Últimas histórias

  • Túnel

    — Antigamente, e bote antigamente nisso, o simples ato de curtir uma música era um ou poderia se tornar um grande desafio. Lembra de como era?

    — Lembro demais. No combo não faltava o inigualável “som riscado”, de intenso chiado no gasto vinil, e da virada dos lados A e B. Os mais jovens hoje nem sabem o que é isso.

    — E o sobressalto ao manusear errado o braço da vitrola, e o “raspado” da agulha por toda a extensão do disco?

    — Nossa! Nem me fale. Verdadeiro desastre quando isso acontecia.

    — Sim. De ficar a semana inteira com remorso. Quem nunca, né? — diz ela.

    — E o esporro, caso você não fosse o dono do LP? Passei muito por isso.

    O casal ri com as lembranças e insinuações.

    Como eles sempre fazem, principalmente aos finais de semana, Tasso e Selma se reúnem na varanda de casa. Raramente com visitas. Preferem a sós. Essas coisas simples, como costumam dizer, “consolidam um matrimônio tão longevo”. É quase uma religião, afirmam.  

    — Saudosista. Isso é que você é. Mas sinto saudades daquela época. Um uísque no copo, Billy Holiday ecoando na sala. Você sempre pedia a Ella Fitzgerald! Não, não. Você era fã mesmo de Nina Simone. “Vai lá trocar o disco”, você pedia.

    — É verdade. “Toca Nina”, sempre pedi.

    — Pedia? Soava como uma ordem.

    — Enquanto colocava gelo no copo, aquele olhar, como o nosso primeiro, parecendo como se tivéssemos acabado de nos conhecer. Um leve sopro quente passando de raspão na orelha…

    — Para! —pede ela.

    Mas ele sabe que não é para obedecer.

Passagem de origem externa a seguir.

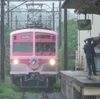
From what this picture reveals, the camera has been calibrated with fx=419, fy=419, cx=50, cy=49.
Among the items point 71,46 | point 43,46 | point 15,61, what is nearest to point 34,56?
point 43,46

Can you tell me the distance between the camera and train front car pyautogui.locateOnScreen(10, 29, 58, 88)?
59.9 feet

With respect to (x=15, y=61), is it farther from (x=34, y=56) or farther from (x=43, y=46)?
(x=43, y=46)

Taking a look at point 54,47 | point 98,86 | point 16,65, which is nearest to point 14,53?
point 16,65

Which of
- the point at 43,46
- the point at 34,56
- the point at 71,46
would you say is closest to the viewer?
the point at 34,56

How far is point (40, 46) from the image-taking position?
18.6m

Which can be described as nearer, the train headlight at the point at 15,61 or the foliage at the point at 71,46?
the train headlight at the point at 15,61

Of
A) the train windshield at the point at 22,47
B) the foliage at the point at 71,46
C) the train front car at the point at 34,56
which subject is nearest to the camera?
the train front car at the point at 34,56

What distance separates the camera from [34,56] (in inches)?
720

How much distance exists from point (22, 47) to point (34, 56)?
2.41 ft

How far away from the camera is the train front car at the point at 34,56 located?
18266 mm

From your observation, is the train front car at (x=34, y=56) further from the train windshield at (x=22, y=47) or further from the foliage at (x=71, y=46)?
the foliage at (x=71, y=46)

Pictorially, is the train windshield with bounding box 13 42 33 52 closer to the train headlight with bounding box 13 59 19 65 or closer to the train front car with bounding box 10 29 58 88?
the train front car with bounding box 10 29 58 88

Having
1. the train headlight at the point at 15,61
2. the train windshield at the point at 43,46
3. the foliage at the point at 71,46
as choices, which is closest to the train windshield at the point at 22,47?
the train windshield at the point at 43,46

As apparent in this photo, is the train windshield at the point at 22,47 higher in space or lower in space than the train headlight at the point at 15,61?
higher
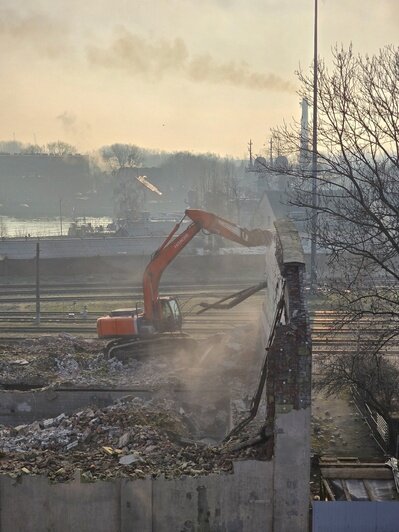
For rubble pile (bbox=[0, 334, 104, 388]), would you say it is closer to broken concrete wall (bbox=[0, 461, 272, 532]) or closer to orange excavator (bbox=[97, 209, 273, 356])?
orange excavator (bbox=[97, 209, 273, 356])

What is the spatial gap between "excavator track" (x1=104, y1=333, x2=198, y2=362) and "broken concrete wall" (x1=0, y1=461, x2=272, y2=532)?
6.83 metres

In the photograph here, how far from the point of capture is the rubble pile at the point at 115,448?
8.27 m

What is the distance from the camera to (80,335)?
20141 mm

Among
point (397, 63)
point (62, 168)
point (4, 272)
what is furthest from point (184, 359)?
point (62, 168)

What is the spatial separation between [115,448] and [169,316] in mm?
6687

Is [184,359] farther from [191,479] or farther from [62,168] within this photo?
[62,168]

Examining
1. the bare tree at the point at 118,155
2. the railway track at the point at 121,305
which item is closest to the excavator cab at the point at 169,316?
the railway track at the point at 121,305

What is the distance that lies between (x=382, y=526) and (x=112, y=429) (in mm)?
4958

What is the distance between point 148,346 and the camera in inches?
594

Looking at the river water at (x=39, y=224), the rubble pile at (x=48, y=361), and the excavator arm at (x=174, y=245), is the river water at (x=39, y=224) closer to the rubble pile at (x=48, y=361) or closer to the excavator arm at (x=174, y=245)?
the rubble pile at (x=48, y=361)

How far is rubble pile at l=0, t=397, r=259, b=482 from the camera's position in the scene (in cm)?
827

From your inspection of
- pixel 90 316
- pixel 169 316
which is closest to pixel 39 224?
pixel 90 316

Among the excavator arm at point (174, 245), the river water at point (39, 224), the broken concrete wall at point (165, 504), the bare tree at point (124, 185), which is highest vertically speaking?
the bare tree at point (124, 185)

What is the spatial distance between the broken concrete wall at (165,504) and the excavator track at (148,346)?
6832 millimetres
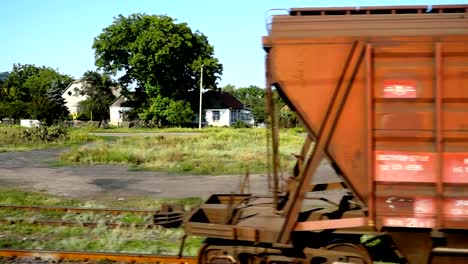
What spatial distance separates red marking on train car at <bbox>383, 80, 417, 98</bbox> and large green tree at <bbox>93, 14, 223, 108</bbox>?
Answer: 66.9 m

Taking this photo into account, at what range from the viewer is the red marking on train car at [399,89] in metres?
5.74

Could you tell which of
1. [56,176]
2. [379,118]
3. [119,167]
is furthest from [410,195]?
[119,167]

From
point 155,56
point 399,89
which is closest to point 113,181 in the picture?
point 399,89

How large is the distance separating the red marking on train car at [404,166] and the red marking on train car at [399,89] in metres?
0.66

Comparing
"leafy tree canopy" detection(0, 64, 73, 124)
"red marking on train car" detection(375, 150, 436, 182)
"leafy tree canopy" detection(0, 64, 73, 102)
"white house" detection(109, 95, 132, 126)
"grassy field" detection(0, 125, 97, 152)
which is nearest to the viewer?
"red marking on train car" detection(375, 150, 436, 182)

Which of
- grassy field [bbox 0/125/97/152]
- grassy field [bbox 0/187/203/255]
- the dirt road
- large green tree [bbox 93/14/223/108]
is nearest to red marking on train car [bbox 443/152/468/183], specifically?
grassy field [bbox 0/187/203/255]

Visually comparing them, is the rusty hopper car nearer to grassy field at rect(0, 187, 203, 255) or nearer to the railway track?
the railway track

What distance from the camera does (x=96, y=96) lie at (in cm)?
8769

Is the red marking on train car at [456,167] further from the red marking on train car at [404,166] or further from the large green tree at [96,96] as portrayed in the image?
the large green tree at [96,96]

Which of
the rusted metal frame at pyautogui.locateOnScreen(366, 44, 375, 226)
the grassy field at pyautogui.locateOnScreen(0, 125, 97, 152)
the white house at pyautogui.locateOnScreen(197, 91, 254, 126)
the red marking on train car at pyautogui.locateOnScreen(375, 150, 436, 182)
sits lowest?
the grassy field at pyautogui.locateOnScreen(0, 125, 97, 152)

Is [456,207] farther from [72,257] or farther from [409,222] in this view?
[72,257]

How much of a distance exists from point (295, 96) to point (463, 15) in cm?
226

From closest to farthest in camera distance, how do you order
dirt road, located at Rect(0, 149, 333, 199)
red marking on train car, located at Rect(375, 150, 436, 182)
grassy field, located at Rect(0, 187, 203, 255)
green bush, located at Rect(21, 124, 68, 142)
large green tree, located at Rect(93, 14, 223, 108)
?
red marking on train car, located at Rect(375, 150, 436, 182) < grassy field, located at Rect(0, 187, 203, 255) < dirt road, located at Rect(0, 149, 333, 199) < green bush, located at Rect(21, 124, 68, 142) < large green tree, located at Rect(93, 14, 223, 108)

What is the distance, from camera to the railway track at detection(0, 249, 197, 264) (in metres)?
8.16
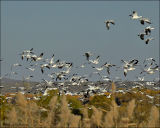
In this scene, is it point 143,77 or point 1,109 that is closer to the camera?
point 1,109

    — Tempo, tempo, tempo. De planos, de aventuras, de leituras e versos. A gente ria de tudo: da noite cinzenta de chuva, da falta de estrelas, de riscos de luz no céu, do copo manchado da noite passada, da calça jogada na janela, do biscoito jogado dentro de uma taça de vinho. O que estaremos fazendo daqui a 10 anos? — Selma pergunta.

    — Sentados aqui. Andando de bicicleta. Brincando na praia. Sentados em um monte apreciando o horizonte. O que você imagina?

    — Não responda com pergunta. Oh!… (risos).

    — Aqui? Não sei. Mas juntos — ele reafirma seu desejo. É uma espécie de jura de amor, a mesma frase dita semanalmente, naquela mesma varanda.

    E assim os anos passaram. Como qualquer casal, não faltou o enfrentamento de grandes desafios, medo, vitórias.

    — Acolhendo as coisas boas. Chegamos aqui. Parabéns pelas bodas de ouro, meu amor — suspira ele beijando-a na testa.

    — Alexa, toque Billy Holiday!

    Sem ruídos do LP, e com os copos e corpos mais silenciosos. É vida que segue.

  • Nunca mais eu bebo

    Bateu na cabeça dele sair de fininho. A embriaguez ficara constatada no espelho do banheiro. Mal conseguia concatenar o momento com a música que chegava abafada no banheiro.

    — Se eu sair pela esquerda ninguém nem vai perceber. Poxa! Ainda consigo pensar — disse ele à sua imagem no espelho.

    &&&

    — De quem é esse quarto, essa cama? Como cheguei aqui? Onde estou?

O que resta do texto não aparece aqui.